On 16 January 1867 Regent’s Park in London was witness to the worst ice-skating tragedy in British history. In this special blog post, we take a look at how the newspapers in our Archive can help us understand exactly what happened that day, by hearing from the voices of those who were caught up in the catastrophe.
At about a quarter-past four, when a large number of persons were skating and sliding on the western side of the lake upon an area of water probably of six acres, the ice suddenly, and without the least warning, gave way and broke into thousands of pieces. From one to two hundred persons were immersed.
This ‘dreadful skating accident at Regent’s Park,’ which saw 41 people lose their lives, from all walks of life, is best described by those who experienced it themselves. One of the survivors was a Mr Dunton, of Frederick Street, who narrates his experiences in the Oxford Chronicle & Reading Gazette, 26 January 1867. He was on the lake with his two children, when ‘without a second’s warning the ice seemed to glide from under us, leaving us in water quite five feet deep.’

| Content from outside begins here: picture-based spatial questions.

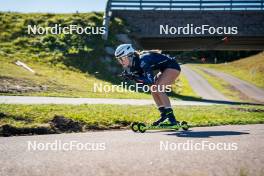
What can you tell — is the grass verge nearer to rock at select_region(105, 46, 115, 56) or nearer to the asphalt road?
the asphalt road

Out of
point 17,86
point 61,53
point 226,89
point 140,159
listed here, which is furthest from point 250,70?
point 140,159

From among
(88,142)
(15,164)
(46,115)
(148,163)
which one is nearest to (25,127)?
(46,115)

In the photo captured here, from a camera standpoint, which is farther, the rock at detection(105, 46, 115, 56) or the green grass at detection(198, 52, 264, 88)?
the green grass at detection(198, 52, 264, 88)

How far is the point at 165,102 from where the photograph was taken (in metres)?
8.62

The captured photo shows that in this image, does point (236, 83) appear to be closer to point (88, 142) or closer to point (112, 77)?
point (112, 77)

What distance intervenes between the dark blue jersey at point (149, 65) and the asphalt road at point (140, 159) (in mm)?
2251

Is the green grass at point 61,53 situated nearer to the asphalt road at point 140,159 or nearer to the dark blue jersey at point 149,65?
the dark blue jersey at point 149,65

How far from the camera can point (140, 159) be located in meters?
4.74

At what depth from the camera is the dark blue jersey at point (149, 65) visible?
831 centimetres

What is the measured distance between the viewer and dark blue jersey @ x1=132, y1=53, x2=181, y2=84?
8312 millimetres

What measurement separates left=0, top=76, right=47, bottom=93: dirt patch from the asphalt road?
13.3 metres

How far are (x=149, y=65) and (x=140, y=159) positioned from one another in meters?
3.87

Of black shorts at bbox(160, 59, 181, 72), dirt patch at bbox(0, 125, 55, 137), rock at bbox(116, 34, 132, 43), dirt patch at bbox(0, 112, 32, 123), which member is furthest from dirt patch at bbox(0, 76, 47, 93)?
rock at bbox(116, 34, 132, 43)

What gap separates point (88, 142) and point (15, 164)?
1.99 metres
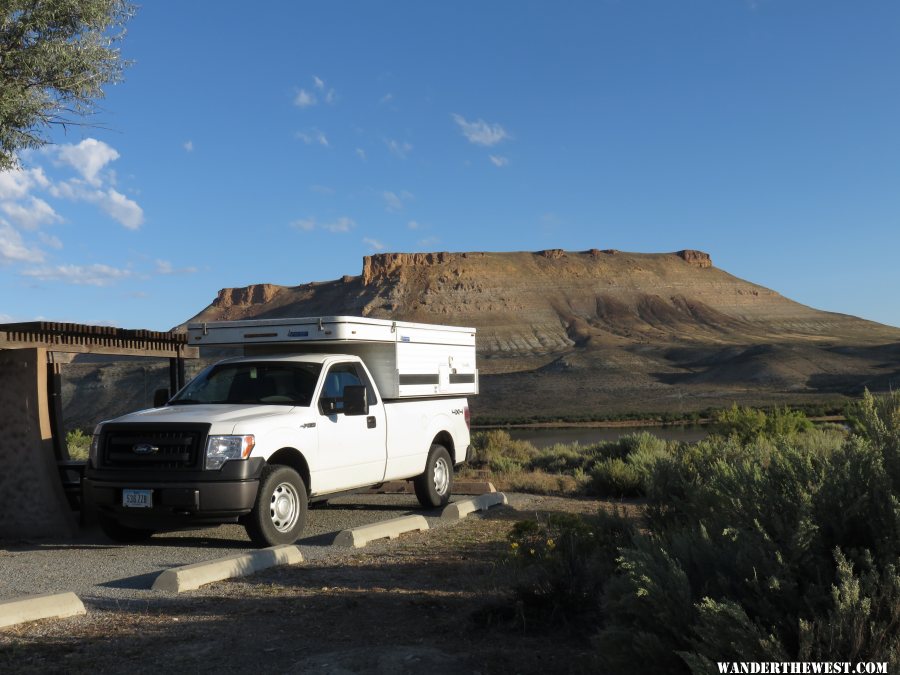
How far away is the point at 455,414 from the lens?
13438 millimetres

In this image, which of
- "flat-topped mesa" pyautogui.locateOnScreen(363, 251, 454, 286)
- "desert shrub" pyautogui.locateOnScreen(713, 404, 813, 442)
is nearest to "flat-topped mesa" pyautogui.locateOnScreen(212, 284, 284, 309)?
"flat-topped mesa" pyautogui.locateOnScreen(363, 251, 454, 286)

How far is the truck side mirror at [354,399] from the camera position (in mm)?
10414

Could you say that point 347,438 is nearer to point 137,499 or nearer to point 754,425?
point 137,499

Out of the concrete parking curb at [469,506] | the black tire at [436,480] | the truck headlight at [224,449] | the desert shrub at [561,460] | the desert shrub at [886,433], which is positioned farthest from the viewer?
the desert shrub at [561,460]

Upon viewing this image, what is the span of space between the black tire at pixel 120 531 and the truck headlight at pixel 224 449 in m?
1.67

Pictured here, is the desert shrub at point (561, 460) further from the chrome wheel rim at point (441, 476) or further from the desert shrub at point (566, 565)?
the desert shrub at point (566, 565)

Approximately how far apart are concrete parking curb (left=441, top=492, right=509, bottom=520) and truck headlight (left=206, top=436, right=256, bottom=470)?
3256 mm

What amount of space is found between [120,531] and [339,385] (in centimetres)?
290

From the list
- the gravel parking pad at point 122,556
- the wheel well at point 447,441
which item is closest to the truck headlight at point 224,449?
the gravel parking pad at point 122,556

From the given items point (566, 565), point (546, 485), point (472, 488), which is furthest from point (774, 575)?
point (546, 485)

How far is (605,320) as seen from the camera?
5005 inches

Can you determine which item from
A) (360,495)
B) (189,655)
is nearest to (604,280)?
(360,495)

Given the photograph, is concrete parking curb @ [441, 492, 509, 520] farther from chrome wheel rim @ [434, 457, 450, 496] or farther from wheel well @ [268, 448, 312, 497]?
wheel well @ [268, 448, 312, 497]

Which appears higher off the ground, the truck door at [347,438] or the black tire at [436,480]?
the truck door at [347,438]
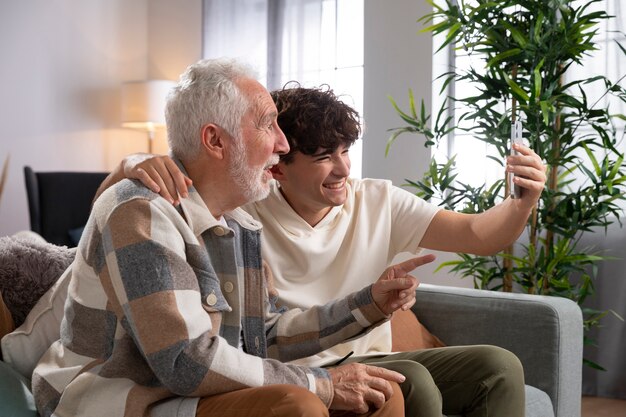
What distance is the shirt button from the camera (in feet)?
4.93

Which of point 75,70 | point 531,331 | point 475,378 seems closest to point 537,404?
point 531,331

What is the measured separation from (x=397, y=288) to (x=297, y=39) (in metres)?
3.93

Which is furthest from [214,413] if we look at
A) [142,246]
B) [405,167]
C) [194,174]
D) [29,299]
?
[405,167]

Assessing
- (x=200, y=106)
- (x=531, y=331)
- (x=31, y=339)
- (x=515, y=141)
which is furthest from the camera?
(x=531, y=331)

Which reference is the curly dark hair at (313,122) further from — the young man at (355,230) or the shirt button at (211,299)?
the shirt button at (211,299)

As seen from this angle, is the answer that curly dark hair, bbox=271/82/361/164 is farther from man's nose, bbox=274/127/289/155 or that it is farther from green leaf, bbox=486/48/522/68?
green leaf, bbox=486/48/522/68

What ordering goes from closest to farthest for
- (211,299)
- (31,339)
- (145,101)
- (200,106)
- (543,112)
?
(211,299), (200,106), (31,339), (543,112), (145,101)

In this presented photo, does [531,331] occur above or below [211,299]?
below

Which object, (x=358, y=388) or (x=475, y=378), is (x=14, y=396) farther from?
(x=475, y=378)

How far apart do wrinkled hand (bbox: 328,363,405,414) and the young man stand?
0.38 m

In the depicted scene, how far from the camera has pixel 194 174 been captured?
1.66 m

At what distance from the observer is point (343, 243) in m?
2.16

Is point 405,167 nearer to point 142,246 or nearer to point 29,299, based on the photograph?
point 29,299

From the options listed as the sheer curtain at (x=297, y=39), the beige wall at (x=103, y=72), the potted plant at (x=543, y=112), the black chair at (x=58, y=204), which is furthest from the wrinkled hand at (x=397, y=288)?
the sheer curtain at (x=297, y=39)
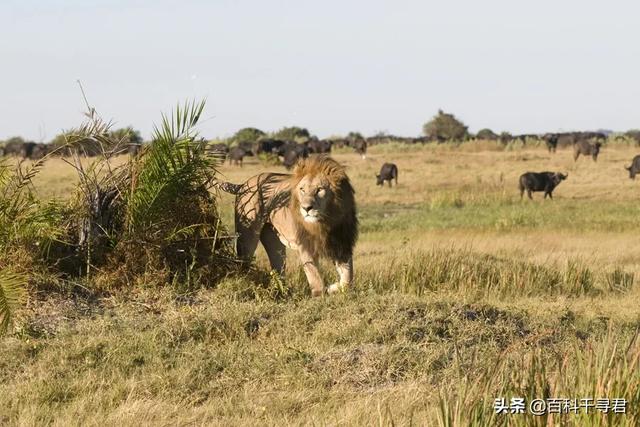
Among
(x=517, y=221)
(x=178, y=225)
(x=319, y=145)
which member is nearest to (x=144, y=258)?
(x=178, y=225)

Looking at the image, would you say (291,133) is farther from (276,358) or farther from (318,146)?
(276,358)

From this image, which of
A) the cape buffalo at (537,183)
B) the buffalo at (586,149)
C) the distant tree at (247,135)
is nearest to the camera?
the cape buffalo at (537,183)

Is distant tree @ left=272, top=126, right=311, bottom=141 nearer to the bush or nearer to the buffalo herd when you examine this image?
the buffalo herd

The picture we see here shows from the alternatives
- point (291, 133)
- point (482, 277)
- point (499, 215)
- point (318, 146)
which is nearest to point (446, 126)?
point (291, 133)

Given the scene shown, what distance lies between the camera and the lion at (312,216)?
406 inches

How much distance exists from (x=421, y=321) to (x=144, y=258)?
3.31 m

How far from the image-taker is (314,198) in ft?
33.4

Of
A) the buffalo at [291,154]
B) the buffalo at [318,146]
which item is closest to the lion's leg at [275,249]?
the buffalo at [291,154]

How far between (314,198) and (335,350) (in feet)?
8.72

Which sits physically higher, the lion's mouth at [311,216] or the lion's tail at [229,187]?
the lion's tail at [229,187]

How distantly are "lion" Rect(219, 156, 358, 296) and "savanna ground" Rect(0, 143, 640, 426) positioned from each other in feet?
1.47

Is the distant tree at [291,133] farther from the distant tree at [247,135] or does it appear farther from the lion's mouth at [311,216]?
the lion's mouth at [311,216]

He goes on to describe the harrowing experience in the following terms:
Such a sight I hope never to see again. Quite 150 persons were struggling for life. Heads and arms were to be seen all around amongst the broken masses of ice. Two yards from me a little boy was drowning…I stood in this position for nearly half an hour, sinking down in the mud deeper every minute, until the water reached my chin. I held my children as high as possible above water until I felt my legs being cramped with the cold. I said to the eldest, ‘Is there any help coming, Fred? Wave my walking-stick, for I am sinking down in the mud.’ Presently the boy said, ‘Father, a man is swimming to us, and we shall be saved.’ On looking round I saw a brave young fellow plunging through the ice towards me.
Indeed, the newspapers of the Victorian era do not shy away from ghastly and gory details, the Oxford Chronicle & Reading Gazette offering graphic descriptions of the corpses subsequently recovered from the lake, their faces being of ‘a purple tint with intense congestion, and there was froth about the teeth, the lips being widely separated.’
But as much as the newspapers of the time seem to revel in the dreadful details, the Luton Times & Advertiser describing the ‘terrible accident’ which such abundant relish, emphasising the ensuing ‘lamentation, mourning and woe,’ they also pick out the good to arise from the accident.
One man’s selflessness is recorded in the Oxford Chronicle & Reading Gazette, as he stood for ‘upwards of an hour on a deserted piece of ice in the Broad Water, not uttering a request for succour until he found that he was the last of the survivors.’ He eventually was rescued by a pleasure boat, and ‘coolly took up an oar, as if nothing had happened.’
The newspapers of the time also highlight the extraordinary impact of the accident. In a society divided very much into the have and have nots, with the rich often very rich and the poor very poor, the tragedy did not discriminate between the classes. The Glasgow Evening Post observes:
Every grade of society was represented by the mourners for the lost ones. Ladies of station were sorrowfully looking after sons who had not returned last night to the homes they had left yesterday morning full of life…Poor Irish women who earn an honest penny by the sale of oranges were ‘keening’ at the gate, and wildly calling upon the name of the husband who brought his hot chestnuts yesterday among the skaters at the park, and ventured his life and lost it in selling them.
The list of victims, printed in the Waterford Mirror & Tramore Visitor, shows the varying classes of people on the lake that day. Listed as among the deceased is H Woodhouse Esquire, of Tavistock Square, and an officer, Lieutenant R Edwin Scott. Alongside them were many working men, just trying to earn a living from the skaters at the park.
One of the dead was James Griffin, aged 29, of Drury Lane, who was selling oranges to the skaters. He was in the midst of the melee when the ice broke, and lost his life. Meanwhile, John Bryan was selling roast chestnuts when the ice broke up. His portable stove was later surfaced with his body.
The operation to retrieve bodies saw fishermen from Kew dragging their nets along the bottom of the lake, and also divers in the latest equipment scouring the water. They later likened the experience to ‘being in a dark room.’
There was some debate as to the cause of the accident. One witness, a medical student named Caleb Whitford, blamed it upon iceman breaking up the ice near the edges of the lake, a practice which was intended to prevent people from accessing the islands. However at the inquest, held at the Marylebone Workhouse, iceman Alfred Ward refuted this claim, blaming the sun, men playing hockey on the lake and people jumping on and off the ice.
Whatever the cause, the results were truly tragic, with a large and indiscriminate loss of life. What emerges from the newspapers of this time is a human impact of this tragedy, largely forgotten now over 150 years later.